Green cards brighten Mexican Christmas

FOR 11 months of the year, Trinidad Acevedo and his wife eat their tortillas and beans in solitude. The farmer frets about his bone-dry fields, while his wife, Eufrocina, tends to the memories of their five grown children in the United States. As in many of the poor highland towns of Michoac'an State, the desolate, dusty streets of Francisco Villa are disturbed only by older villagers and the occasional shouts of young children. The rest have headed north to the fields, factories, and fast-food restaurants of the US.

But this year, in a mass migration unprecedented in Mexican history, the native sons have returned.

Free to travel without fear for the first time since arriving in the US, hundreds of thousands of recently legalized immigrants are flooding back to their hometowns for the festive Christmas holidays.

Jorge Bustamante, an immigration expert at the College of the Northern Border, in Tijuana, estimates that 1.5 million Mexicans have returned this year - twice the number in 1987.

One by one, the Acevedos' offspring trickle into town, some for the first time in more than a decade.

Their second-oldest son, Filemon, a short-order cook in Los Angeles, flies in for the first time in 12 years.
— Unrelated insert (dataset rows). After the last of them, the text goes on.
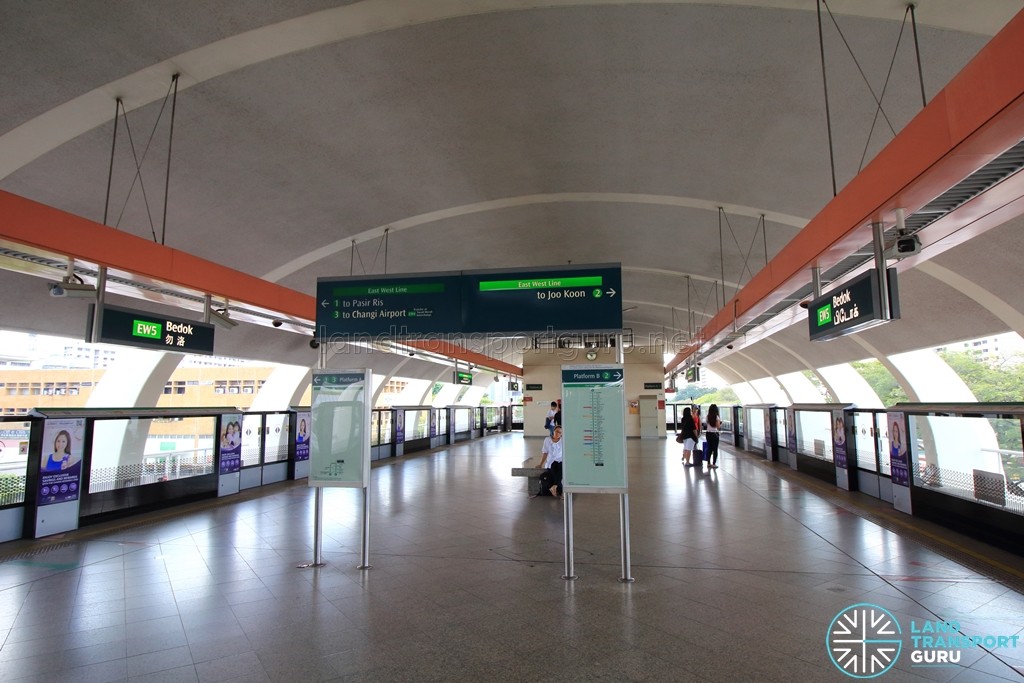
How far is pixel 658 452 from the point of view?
19.4 metres

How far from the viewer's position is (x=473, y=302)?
6.08 m

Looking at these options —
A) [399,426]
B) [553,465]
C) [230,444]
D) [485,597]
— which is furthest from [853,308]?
[399,426]

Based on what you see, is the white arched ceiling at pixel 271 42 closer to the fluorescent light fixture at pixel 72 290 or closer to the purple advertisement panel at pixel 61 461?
the fluorescent light fixture at pixel 72 290

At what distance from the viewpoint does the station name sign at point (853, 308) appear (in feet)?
13.6

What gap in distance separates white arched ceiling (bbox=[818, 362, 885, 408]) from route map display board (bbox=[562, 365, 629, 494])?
1839 centimetres

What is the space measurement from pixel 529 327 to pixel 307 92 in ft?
12.5

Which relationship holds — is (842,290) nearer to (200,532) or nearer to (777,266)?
(777,266)

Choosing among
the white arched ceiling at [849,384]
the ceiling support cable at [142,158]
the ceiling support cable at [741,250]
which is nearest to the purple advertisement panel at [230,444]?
the ceiling support cable at [142,158]

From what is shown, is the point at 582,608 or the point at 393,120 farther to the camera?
the point at 393,120

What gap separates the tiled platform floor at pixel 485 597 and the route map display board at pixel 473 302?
2603 mm

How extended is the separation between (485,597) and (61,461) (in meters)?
6.78

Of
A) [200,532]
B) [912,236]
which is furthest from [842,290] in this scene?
[200,532]

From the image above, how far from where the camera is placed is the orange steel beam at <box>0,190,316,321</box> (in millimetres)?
4121

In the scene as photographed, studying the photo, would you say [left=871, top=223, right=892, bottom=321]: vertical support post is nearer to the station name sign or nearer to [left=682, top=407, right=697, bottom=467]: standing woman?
the station name sign
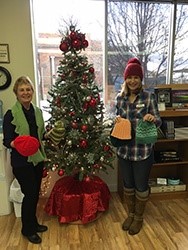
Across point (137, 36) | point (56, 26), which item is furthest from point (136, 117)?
point (56, 26)

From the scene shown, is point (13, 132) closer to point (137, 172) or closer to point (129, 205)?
point (137, 172)

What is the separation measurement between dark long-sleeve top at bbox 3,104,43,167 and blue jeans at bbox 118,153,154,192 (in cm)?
83

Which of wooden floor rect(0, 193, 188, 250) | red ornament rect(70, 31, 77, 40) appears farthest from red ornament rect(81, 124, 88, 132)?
wooden floor rect(0, 193, 188, 250)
Their daughter, Gloria, a factory worker in Chicago, arrives with her husband in an Oldsmobile Cutlass with ``Land of Lincoln'' license plates, the first time she's been able to return with the car since moving to the US 16 years ago. Jorge, an unemployed college graduate in northern California, hops off the morning bus from Mexico City with his backpack.

``All year we're alone,'' says Trinidad, his weather-beaten face breaking into a broad smile as he surveys his reunited family. ``But now we are happy, indescribably happy. If we didn't have to sleep, we would stay awake all night just to be with them.''

For the flood of new migrants seeking relief from Mexico's relentless six-year economic crisis, the return to Mexico is often risky. Many undocumented workers were left out in the cold by the recently completed immigration law, because they hadn't worked long enough - or didn't have the necessary papers.
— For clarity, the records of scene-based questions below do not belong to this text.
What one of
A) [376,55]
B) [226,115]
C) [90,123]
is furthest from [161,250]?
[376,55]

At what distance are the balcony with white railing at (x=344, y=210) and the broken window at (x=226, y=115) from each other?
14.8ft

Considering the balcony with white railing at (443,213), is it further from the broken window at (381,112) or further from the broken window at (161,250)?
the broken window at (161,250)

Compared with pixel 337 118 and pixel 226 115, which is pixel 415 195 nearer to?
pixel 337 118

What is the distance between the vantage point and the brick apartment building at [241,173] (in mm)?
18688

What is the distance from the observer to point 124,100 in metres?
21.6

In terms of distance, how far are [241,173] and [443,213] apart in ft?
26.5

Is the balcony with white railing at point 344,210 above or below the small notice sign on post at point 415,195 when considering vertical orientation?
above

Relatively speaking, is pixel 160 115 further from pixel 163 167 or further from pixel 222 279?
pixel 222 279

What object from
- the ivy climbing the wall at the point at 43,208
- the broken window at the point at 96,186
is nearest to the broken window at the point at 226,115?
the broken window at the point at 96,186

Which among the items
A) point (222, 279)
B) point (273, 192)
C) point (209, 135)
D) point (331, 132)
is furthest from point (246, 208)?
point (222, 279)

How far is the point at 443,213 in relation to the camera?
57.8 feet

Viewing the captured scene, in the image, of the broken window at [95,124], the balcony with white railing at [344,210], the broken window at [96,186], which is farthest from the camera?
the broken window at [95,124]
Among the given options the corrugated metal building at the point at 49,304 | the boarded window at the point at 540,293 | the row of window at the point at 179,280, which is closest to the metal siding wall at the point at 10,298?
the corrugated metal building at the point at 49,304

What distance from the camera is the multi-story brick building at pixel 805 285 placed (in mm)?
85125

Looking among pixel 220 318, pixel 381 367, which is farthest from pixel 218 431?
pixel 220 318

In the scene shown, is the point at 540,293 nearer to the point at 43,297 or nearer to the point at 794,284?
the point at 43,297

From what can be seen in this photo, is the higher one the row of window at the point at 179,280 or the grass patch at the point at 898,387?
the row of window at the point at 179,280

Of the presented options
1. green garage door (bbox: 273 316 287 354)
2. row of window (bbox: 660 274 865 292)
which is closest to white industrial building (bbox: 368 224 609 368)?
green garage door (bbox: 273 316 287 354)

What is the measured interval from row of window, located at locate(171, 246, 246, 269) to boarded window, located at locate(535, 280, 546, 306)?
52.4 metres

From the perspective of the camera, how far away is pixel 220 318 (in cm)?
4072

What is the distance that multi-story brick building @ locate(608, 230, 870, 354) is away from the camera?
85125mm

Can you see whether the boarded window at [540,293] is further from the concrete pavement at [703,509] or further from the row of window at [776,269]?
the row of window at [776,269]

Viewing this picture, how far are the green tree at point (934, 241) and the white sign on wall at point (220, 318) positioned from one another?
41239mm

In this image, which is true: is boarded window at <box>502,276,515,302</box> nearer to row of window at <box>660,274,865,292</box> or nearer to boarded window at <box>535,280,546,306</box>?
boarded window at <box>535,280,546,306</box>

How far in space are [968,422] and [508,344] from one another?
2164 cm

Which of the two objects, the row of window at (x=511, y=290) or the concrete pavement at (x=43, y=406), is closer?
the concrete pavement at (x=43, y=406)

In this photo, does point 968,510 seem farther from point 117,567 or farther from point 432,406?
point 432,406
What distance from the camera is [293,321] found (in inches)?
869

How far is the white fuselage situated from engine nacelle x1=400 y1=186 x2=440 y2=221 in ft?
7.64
When the next growing season rolls around in February or March, these laborers will sneak across the border again and avoid the snares of the US Border Patrol.
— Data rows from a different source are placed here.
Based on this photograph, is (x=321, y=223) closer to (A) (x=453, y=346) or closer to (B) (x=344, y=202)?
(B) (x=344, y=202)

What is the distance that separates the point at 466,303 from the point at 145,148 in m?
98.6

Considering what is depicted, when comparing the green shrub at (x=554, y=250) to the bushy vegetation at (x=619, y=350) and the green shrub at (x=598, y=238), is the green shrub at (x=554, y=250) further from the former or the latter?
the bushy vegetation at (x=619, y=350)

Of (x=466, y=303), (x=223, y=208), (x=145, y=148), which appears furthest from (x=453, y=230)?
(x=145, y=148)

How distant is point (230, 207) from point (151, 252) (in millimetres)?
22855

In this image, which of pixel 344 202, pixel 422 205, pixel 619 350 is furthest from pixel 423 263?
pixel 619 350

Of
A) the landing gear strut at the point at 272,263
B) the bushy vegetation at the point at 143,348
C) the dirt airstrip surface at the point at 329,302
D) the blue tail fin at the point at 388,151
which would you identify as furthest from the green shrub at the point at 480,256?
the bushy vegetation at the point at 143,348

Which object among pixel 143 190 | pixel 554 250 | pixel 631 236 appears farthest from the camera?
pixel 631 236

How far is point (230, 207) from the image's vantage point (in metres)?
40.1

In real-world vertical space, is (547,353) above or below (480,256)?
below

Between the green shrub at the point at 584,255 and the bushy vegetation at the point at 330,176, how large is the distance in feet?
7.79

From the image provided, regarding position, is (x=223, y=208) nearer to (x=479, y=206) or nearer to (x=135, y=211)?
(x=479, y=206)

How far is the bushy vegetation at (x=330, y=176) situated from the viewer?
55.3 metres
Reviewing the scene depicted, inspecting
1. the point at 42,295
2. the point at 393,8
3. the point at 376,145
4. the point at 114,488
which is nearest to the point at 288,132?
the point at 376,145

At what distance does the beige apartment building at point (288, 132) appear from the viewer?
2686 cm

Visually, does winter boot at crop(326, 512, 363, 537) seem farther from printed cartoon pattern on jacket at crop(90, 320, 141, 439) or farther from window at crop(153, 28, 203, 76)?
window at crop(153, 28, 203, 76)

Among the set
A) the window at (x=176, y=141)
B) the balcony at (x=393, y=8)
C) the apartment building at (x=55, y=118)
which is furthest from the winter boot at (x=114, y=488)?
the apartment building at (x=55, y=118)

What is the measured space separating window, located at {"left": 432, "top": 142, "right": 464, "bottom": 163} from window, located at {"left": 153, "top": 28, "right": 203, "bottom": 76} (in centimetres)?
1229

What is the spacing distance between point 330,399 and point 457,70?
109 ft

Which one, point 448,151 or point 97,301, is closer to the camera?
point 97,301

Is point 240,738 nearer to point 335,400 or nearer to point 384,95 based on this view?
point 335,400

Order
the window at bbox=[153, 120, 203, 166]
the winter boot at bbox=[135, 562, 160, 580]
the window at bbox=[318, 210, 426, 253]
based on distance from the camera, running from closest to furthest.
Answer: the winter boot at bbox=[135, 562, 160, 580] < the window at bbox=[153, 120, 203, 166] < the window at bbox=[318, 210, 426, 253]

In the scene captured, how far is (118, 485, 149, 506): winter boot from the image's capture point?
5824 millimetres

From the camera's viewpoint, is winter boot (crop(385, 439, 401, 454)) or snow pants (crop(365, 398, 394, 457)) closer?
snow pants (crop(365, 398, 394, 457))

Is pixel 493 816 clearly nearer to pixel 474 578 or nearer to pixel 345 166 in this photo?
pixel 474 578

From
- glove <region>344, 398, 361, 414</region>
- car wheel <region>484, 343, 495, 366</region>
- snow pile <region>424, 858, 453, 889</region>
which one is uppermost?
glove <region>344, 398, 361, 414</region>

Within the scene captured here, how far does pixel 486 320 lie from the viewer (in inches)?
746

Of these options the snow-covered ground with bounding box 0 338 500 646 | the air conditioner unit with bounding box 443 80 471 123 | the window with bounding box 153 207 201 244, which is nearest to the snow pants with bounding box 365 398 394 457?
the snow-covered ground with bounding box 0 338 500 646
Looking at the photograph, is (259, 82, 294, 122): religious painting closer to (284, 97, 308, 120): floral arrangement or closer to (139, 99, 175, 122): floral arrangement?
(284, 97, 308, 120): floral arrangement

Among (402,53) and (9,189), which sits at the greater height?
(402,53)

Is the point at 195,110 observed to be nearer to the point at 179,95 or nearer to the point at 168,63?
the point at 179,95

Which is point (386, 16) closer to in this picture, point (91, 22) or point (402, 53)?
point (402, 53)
But for the longtime migrants of mountainous Michoac'an State - some of whom first went to the US 20 years ago - the US immigration law has actually made them feel free to come home. Before the law helped them gain legal status in the US, some avoided the trip home, lest they be trapped permanently in Mexico. Now, proudly displaying their green cards, legalized immigrants whip across the border in their own American cars.

In this town of 3,000 people, where the horse is the principal mode of transport for 11 months of the year, there are more than two dozen cars and vans, with license plates from Illinois, Wisconsin, Oregon, and California.

Indeed, the flood of returning relatives has turned Francisco Villa into more than a back-slapping family reunion. It has become a convergence of Mexican and American cultures.

The Acevedo family, now spanning five generations, unites for a cacophonous morning meal around the table that Trinidad and Eufrocino once shared in silence.

The older generation, including Trinidad's 86-year-old mother, knows nothing but the rugged life of this traditional rural Mexican town. The youngest children, rattling off in English as easily as in Spanish, know little beyond the fast-paced life of modern American cities.

Trinidad, ever the family patriarch, instructs four American-born grandchildren on the basics of riding a horse, leading them gently around the churchyard. No matter that the children, who sport $50 high-top tennis shoes, are being led by a man who barely makes enough to live on. They show him due respect.

But even Trinidad has felt the benefit of what he calls ``green gold'' - the US dollar.

``We help my parents out during the year by sending $10 or $20 from time to time,'' says Filemon, filming the family scenes with a $900 video camera that would take his father two years of continuous toil to buy. ``With enough people pitching in, they get along all right.''

Trinidad, sporting an American-made denim jacket with wool lining, points to the brick house he built with money from his children: ``Life is hard with the children gone. But they help make it more comfortable.''

Migration has helped Francisco Villa continue to grow amid Mexico's current crisis.

The town is graced by a new school and several modern houses complete with radar dishes and painted brick walls. Filemon's younger brother, who had to stay and work in California this Christmas, recently built a two-story American-style brick house on the lot next to his father's home.

But for Trinidad and Eufrocina, as for most other people in Francisco Villa, nothing compares with the riches of a family reunion. For them, Christmas is a time of true abundance.